The Journal of Valan the Bold


This Tunnels & Trolls adventure that I ran for my brother concluded recently. The Type V Demon guarding a treasure chamber triggered its Wave of Terror attack, causing the party's dwarf and fairy to flee. This turned a tenuously balanced combat to the demon's advantage. The remaining party members made a rushed retreat out of the crumbling tomb, snatching a few handfuls of treasure on their way out. They promptly arrived at a city and partied all night. The leprechaun woke up with a tattoo. Read it all at the wiki.

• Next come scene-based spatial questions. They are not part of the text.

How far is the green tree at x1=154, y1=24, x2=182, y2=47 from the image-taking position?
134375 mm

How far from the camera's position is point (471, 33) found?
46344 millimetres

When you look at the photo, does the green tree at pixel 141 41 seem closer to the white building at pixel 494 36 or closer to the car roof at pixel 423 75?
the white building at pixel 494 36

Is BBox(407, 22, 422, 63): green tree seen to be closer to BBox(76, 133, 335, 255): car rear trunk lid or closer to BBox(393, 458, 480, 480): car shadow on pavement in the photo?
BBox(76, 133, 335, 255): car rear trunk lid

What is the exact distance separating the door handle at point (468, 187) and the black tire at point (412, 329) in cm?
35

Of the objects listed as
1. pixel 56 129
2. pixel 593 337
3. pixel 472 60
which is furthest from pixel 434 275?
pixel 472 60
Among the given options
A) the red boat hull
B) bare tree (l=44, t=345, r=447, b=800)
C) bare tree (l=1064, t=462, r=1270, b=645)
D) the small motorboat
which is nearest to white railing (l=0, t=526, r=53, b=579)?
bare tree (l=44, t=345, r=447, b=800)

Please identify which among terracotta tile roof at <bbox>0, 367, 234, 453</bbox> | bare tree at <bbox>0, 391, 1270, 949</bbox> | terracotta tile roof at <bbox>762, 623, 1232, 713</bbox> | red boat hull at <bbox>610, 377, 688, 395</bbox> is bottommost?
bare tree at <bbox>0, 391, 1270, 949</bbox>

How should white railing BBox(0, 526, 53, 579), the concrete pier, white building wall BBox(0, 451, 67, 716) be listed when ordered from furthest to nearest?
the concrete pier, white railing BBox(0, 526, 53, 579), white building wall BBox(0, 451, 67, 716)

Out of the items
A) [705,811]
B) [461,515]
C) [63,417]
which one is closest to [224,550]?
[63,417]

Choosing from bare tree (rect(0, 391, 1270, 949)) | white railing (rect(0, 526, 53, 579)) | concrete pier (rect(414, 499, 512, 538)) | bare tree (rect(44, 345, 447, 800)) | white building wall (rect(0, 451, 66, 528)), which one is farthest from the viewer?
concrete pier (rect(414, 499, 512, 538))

The purpose of this post is to revisit the premise of this experimental campaign and take notes on what did and didn't work well with the system, scenario, and house rules.

The eight character party was--perhaps predictably--overkill. Part of the reason was because I scaled the adventure difficulty to match the party as I converted it from D&D stats to T&T stats on the fly. So the large party just slowed things down unnecessarily. A 4-6 character party would suffice. Larger parties are better suited for mega-dungeon type campaigns, which The Book of Treasure Maps is not.

"The Triple Secret Random Dungeon Fate Chart of Very Probable Doom" house rule is just too clunky for PbP. This dungeon was just the right size for completing in a month of consistent play, but things will usually crop up that slow down play for stretches of time. A simpler reward for consistent, brisk participation would be extra experience points or Confidence/Fate/Action Points for completing the adventure within a certain time frame.

My need for a quirky random event table to wrap up each adventure will instead be filled by the Carousing Mishaps table from issue #4 of Fight On! For example: "Did you really make out with an emu or was that just the drugs?"

T&T's abstract combat, punctuated with Saving Roll stunts, worked well for PbP. A battle between the 8 character party and 10 skeletons was resolved quickly with the help of an online dice roller.

T&T's Saving Roll (SR) system did its duty. It encouraged the player to declare creative, colorful, and detailed actions by awarding xp on both success and failure. A friend made an astute observation, describing the SR system as "Obama-esque".

I ramped up the SR difficulty as the adventure went along, generally using Level 1 SRs at the beginning, but then using more Level 3 SRs towards the end. In the future, I'll lean towards harder SRs from the beginning, to make things interesting and earn the characters more xp. One thing that could be fun is negotiation between the player and DM for setting the difficulty of each SR, but that may slow down a PbP game too much at times.

I have many more treasure map adventures and plan to keep this campaign open indefinitely, with rotating players. Let me know if you ever what to play it.